I wonder how many people have heard of the "Urantia Book." The Urantia movement, if there is such a thing, claims the book was the product of supernatual beings influencing Wilfred Kellogg (of the corn flake family) between 1912 and 1955. The book describes the organization of the Universe and God/Jesus. The section of the book that covers the New Testament reads like fan fiction, filling in all the gaps in the Gospels. Read a critique, if you want. There's a lot of fan fiction out there, written over 2000 years, to read about Jesus. Check out "The Infancy of the Lord." And the earlychristianwritings site also contains many books that never made their way to the Bible.

I did a final project once, when I was working toward a Masters in English (gave that up), that different arts, reflecting the talents of the artist, are used to reflect the same thought, the same truth.
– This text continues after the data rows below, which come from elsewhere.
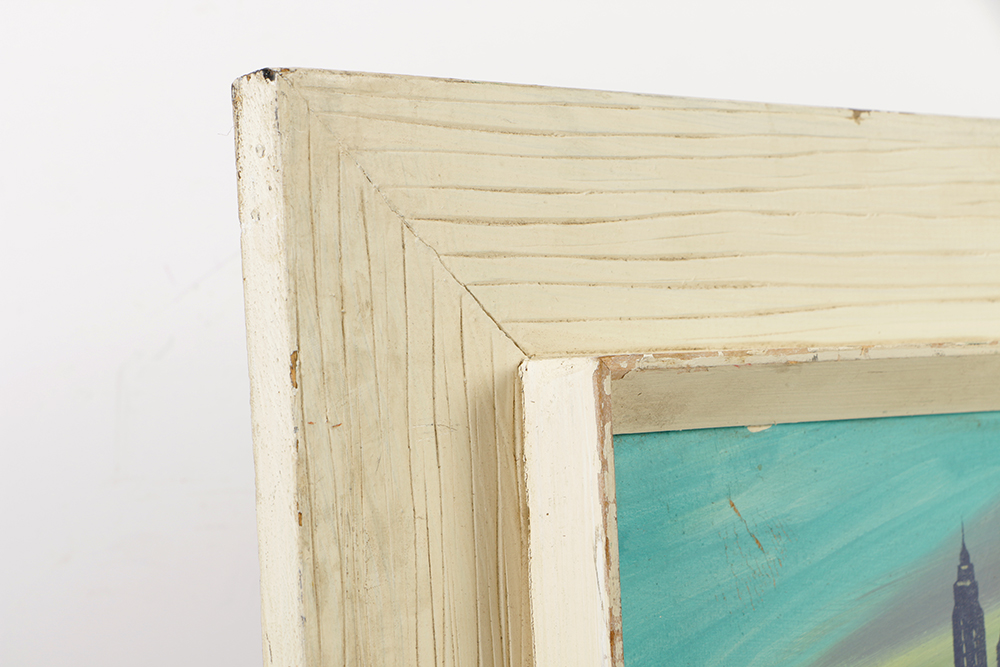 Edgar Stareck Acrylic Painting on Board of the New York Skyline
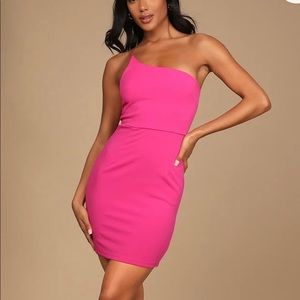 COPY - Fuschia one shoulder dress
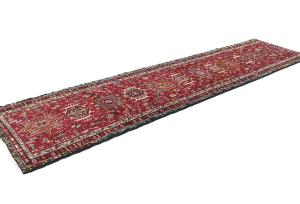 Vintage Red Tribal 3X13 Karajeh Persian Runner Rug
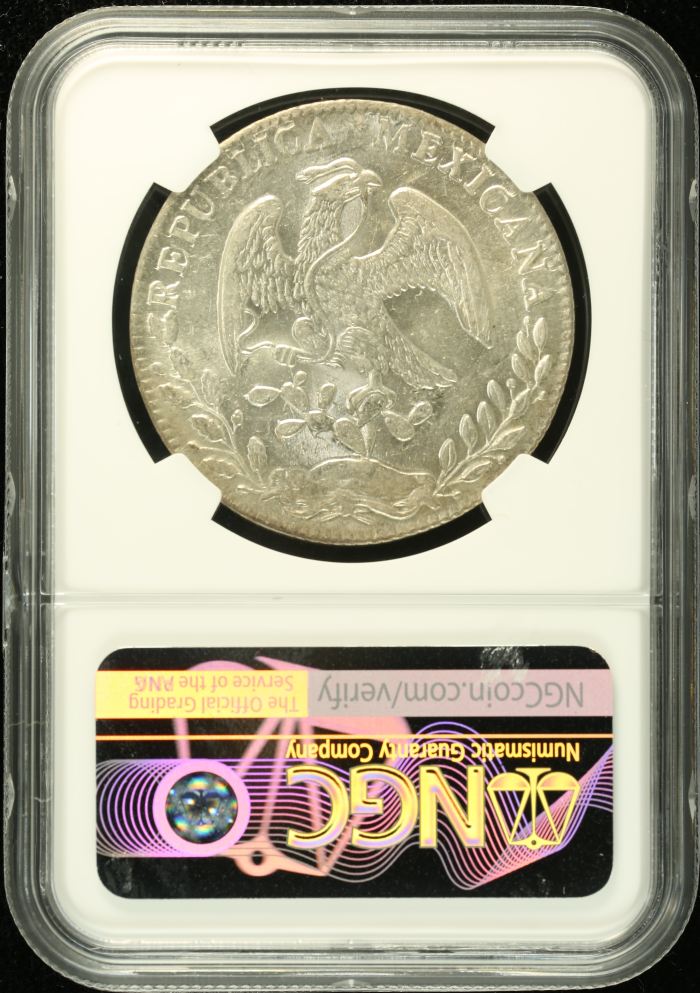 Guanajuato 8 Reales 1879 Go SM NGC MS61 0133119Guanajuato 8 Reales 1879 Go SM NGC MS61 0133119 - Image 2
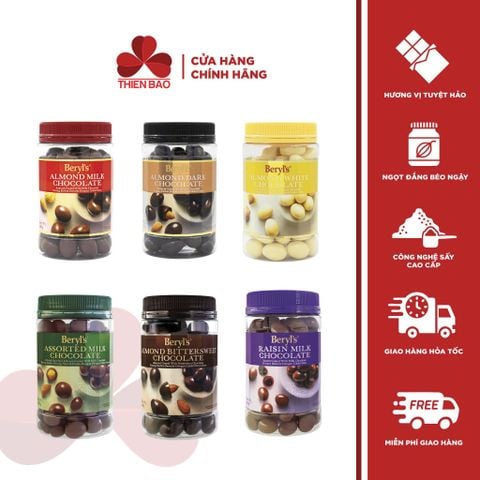 Socola hạnh nhân Beryl's 410g - Beryl's Almond Chocolate 410g / 450g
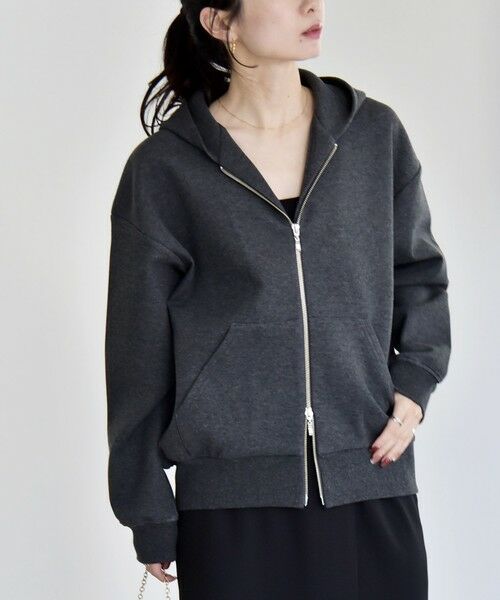 SHIPS / シップス パーカー | 《一部追加予約》quaranciel:〈洗濯機可能〉ポンチ ダブルジップ スウェット パーカー | 詳細29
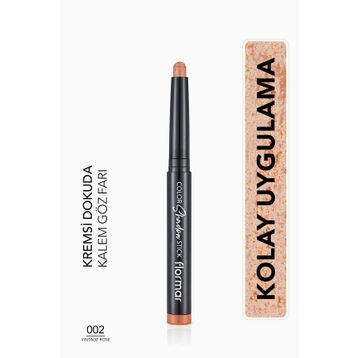 Flormar 002 Vintage Rose Suya Dayanıklı Işıltılı Kalem Far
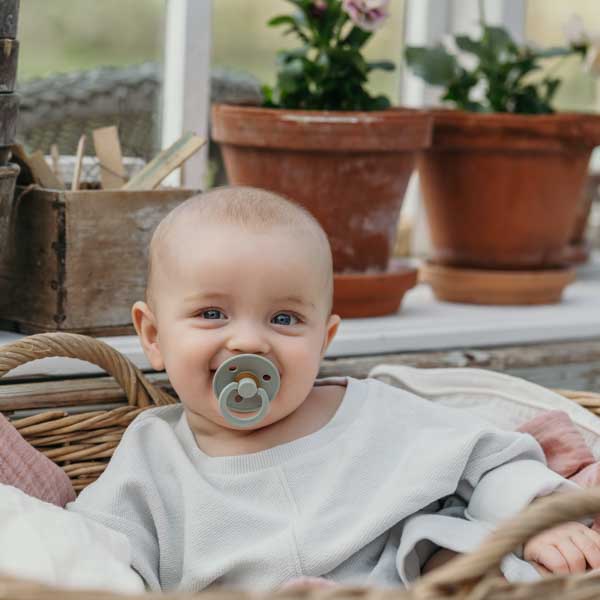 Bibs Smoczek uspokajający Cloud S, kauczuk Hevea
So if a person is a poet, she perhaps writes a poem about God, like Louise Gluck. If a person is a novelist, perhaps he writes a little fiction about what Jesus was like as a child. If a person is a painter or a sculptor... well, you get the idea. We sift through all these writings and poetry and artistry seeking inspiration and truth. Sometimes we find it, sometimes the connection just isn't made.

But faux religions like Urantia and Scientology go beyond fan-fiction. They propose to be the divine word and they end up turning people's heads away from God instead of enlightening.